Влюбленные летние каникулы провели на Иртыше. Совершать круиз по Черному морю у них не было денег. Львиную долю отпускных Чурсин израсходовал на Ларису. Она основательно приоделась. Остальные деньги ушли на питание и отдых. Молодая пара жила в небольшой палатке на берегу реки, неподалеку от деревни. Продукты покупали у жителей, вода и солнце было бесплатное. Август оказался очень солнечным, даже жарким. «Партизаны» не только основательно загорали, но и радовались друг другу.
За неделю до нового учебного года они поехали в Марьино. Чурсин хотел показать родителям свою невесту. Не против этого была и Лариса. Чета Чурсиных очень радостно встретили своего сына и его невесту. Отец, при виде очаровательной девушки, с улыбкой съязвил сыну:
– Егорка, где же ты такую кралю себя нашел? Скорее всего, в городском доме моделей… – Затем, щелкнув языком, добавил. – Смотри, сынок, такая девушка очень многому обязывает…

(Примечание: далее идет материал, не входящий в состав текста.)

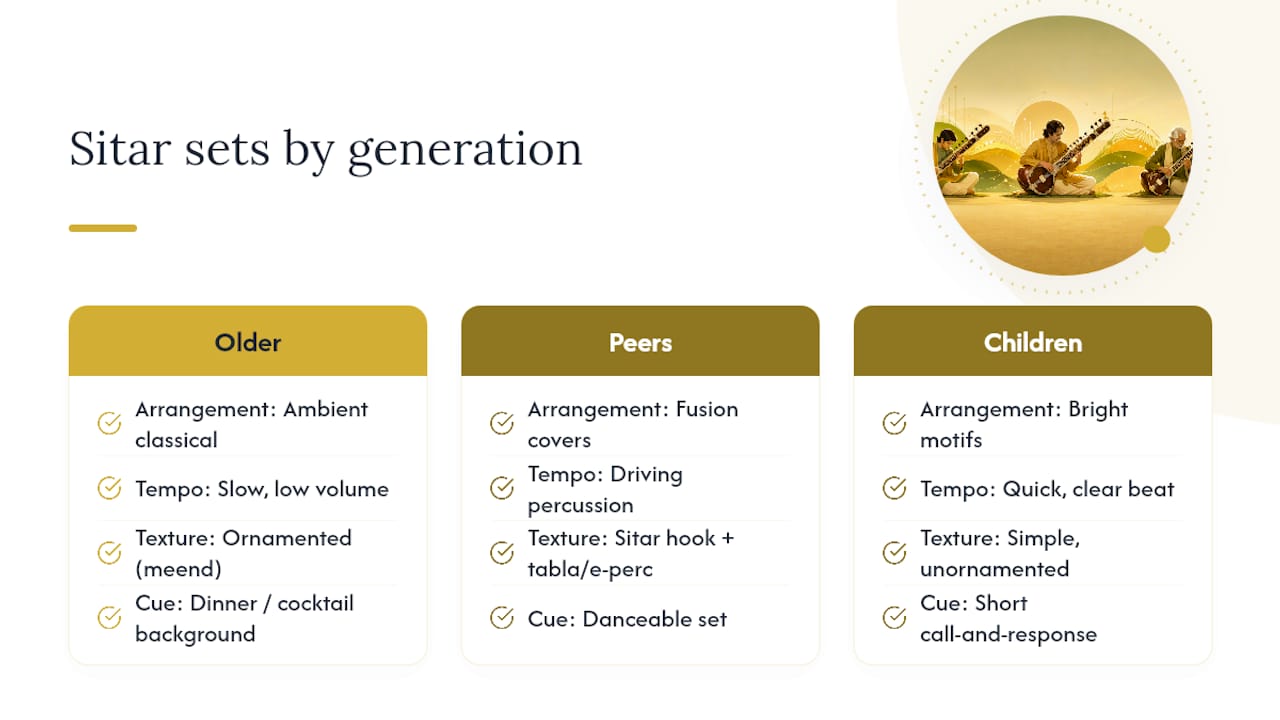 Sitar sets by generation

Older

Arrangement: Ambient classical

Tempo: Slow, low volume

Texture: Ornamented (meend)

Cue: Dinner / cocktail background

Peers

Arrangement: Fusion covers

Tempo: Driving percussion

Texture: Sitar hook + tabla/e-perc

Cue: Danceable set

Children

Arrangement: Bright motifs

Tempo: Quick, clear beat

Texture: Simple, unornamented

Cue: Short call-and-response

Лариса на едкое замечание Чурсина старшего ничего не ответила. Она только слегка покраснела и сильнее сжала руку своего жениха. Небольшое семейство Чурсиных в этот вечер за столом просидело допоздна. Поговорить было есть о чем. Родители в один голос жалились своему ученому сыну о нарастающих проблемах, в кругу которых оказалось и Марьино. Небольшой городишко вымирал. Два промышленных предприятия, составляющие экономическую базу районного центра, из-за нехватки сырья остановились. Число безработных росло с каждым днем. В магазинах в свободной продаже был только хлеб и пара сортов круп. Сахар, масло и водка выдавались по талонам. О предстоящей свадьбе никто за столом в этот вечер не сказал.

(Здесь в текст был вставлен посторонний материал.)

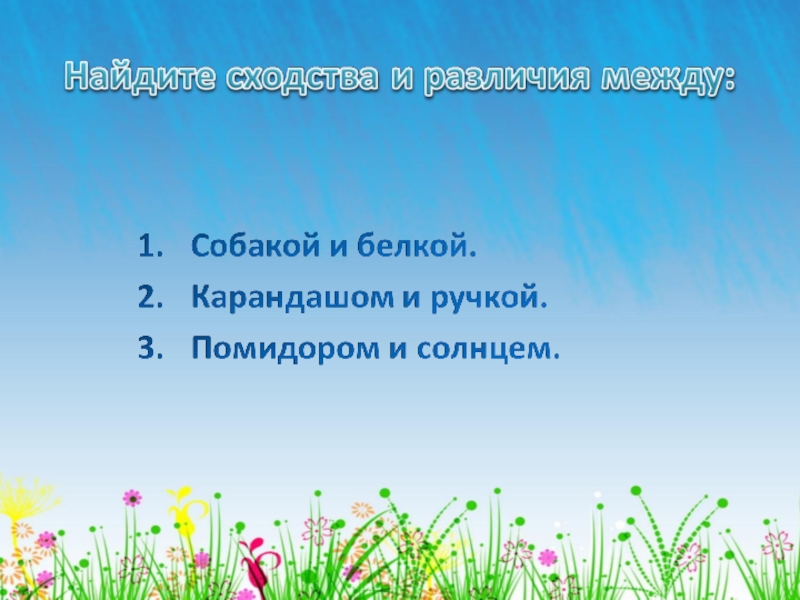 Найдите сходства и различия между:

1. Собакой и белкой.
2. Карандашом и ручкой.
3. Помидором и солнцем.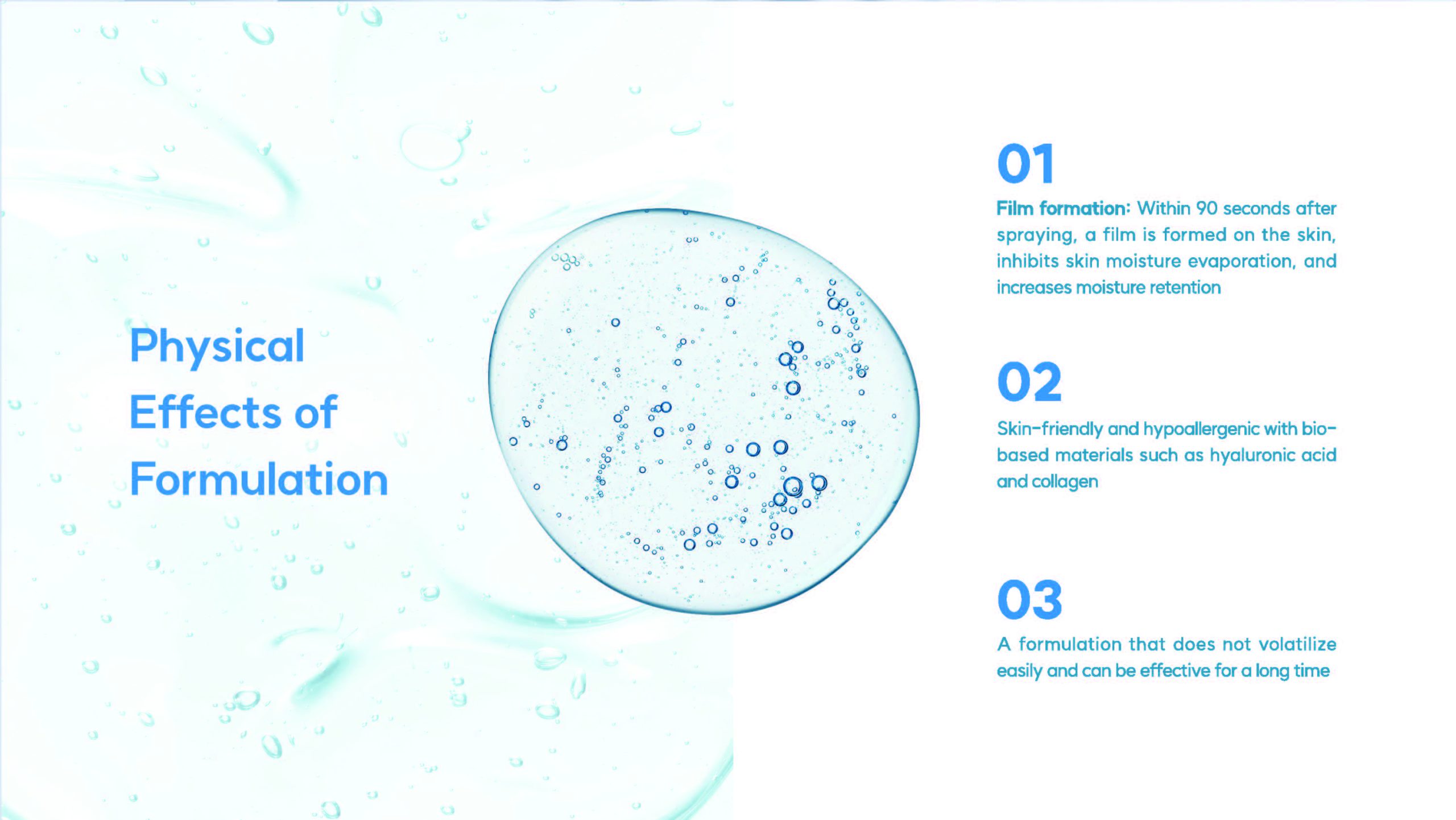 Physical Effects of Formulation

01

Film formation: Within 90 seconds after spraying, a film is formed on the skin, inhibits skin moisture evaporation, and increases moisture retention

02

Skin-friendly and hypoallergenic with bio-based materials such as hyaluronic acid and collagen

03

A formulation that does not volatilize easily and can be effective for a long time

По старой привычке отец и сын зашли в палисадник. Сели за столик, разговорились. Разговор у мужчин на этот раз получился, как никогда раньше, откровенный и честный. Сын первым открыл отцу свою душу. Он рассказал о своих перипетиях с коллегами по кафедре. Рассказал и о том, что написал письмо в ЦК КПСС. У Николая от довольно мрачной информации появились слезы. Ему не верилось, что и у его умного сына есть проблемы. Он раньше о них никогда не говорил. Только из-за жалости к сыну, отец в этот вечер не стал ему говорить о своем личном горе. Желудок в последние два годы все не давал ему покоя. Николай не мог понять, откуда эта болячка прицепилась. Они вместе с женой часто об этом рассуждали. В их доме всегда был достаток, все продукты были чистые. Спиртное сами делали…
Чурсины за все время пребывания сына, так и не решились рассказать ему о своих бедах. Желание сына жениться поддержали. О свадьбе никто опять не обмолвился.